The section that passes through the Pirititi indigenous land had its works stopped due to the possibility of socio-environmental impact and awaiting approval from Ibama. With the new directions indicated by the Bolsonaro government, however, Ibama and Funai authorized the construction of the stretch.

“It is surprising that Funai is doing this”, says Elias Bigio. “What should have been done was to carry out a technical consultation, so that the nearby indigenous community, with contact histories, could participate. They were not heard and the authorization does not follow the guidelines of the institution itself. There is a Funai ordinance with more 52 years that prohibit developments on land of isolated indigenous people.”

President Jair Bolsonaro has publicly defended that indigenous peoples —1.1 million of the total 125 million of the Brazilian population—should have their lands reduced. It’s a stance Bolsonaro has had since before becoming president. In 1998, when he was still a federal deputy, he told the Correio Braziliense newspaper that it was a “shame” for the Brazilian military forces not to be “as efficient as the US ones” in “exterminating indigenous peoples”.

The Ministry of Mines and Energy did not answer the questions asked by BBC News Brasil about the crossing of the line in the indigenous land.

Harlison Araújo, legal advisor of the Associação Comunidade Waimiri Atroari, says that the indigenous peoples of the community have presented a proposal for environmental compensation on which the federal government has not yet expressed its opinion.

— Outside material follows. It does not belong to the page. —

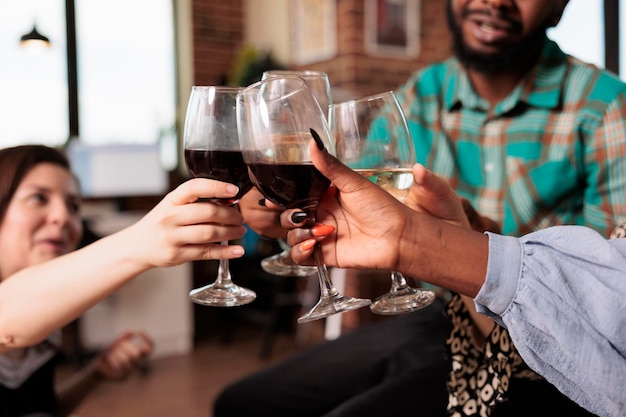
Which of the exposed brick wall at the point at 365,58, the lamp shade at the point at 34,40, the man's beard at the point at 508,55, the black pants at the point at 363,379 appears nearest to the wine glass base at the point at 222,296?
the black pants at the point at 363,379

They have been fighting for years to be heard by the government about the works.

“If the government does not consider the proposal, there is no agreement”, says Araújo. “They treat the project as if it were the fault of the Indians for the project not to go ahead, but it was the government that did not work properly.”

Araújo recalls that there was no prior consultation with the population before the auction and that the government did not consider the 80 irreversible impacts, pointed out by Ibama and Funai, and the others ten that are just mitigable.

” they are projects that put themselves as if the Indians were an obstacle, as if people’s lives were just a nuisance along the way,” says Elias Bigio. “This when it is perfectly possible to study alternatives that respect local people and guarantee their protection.”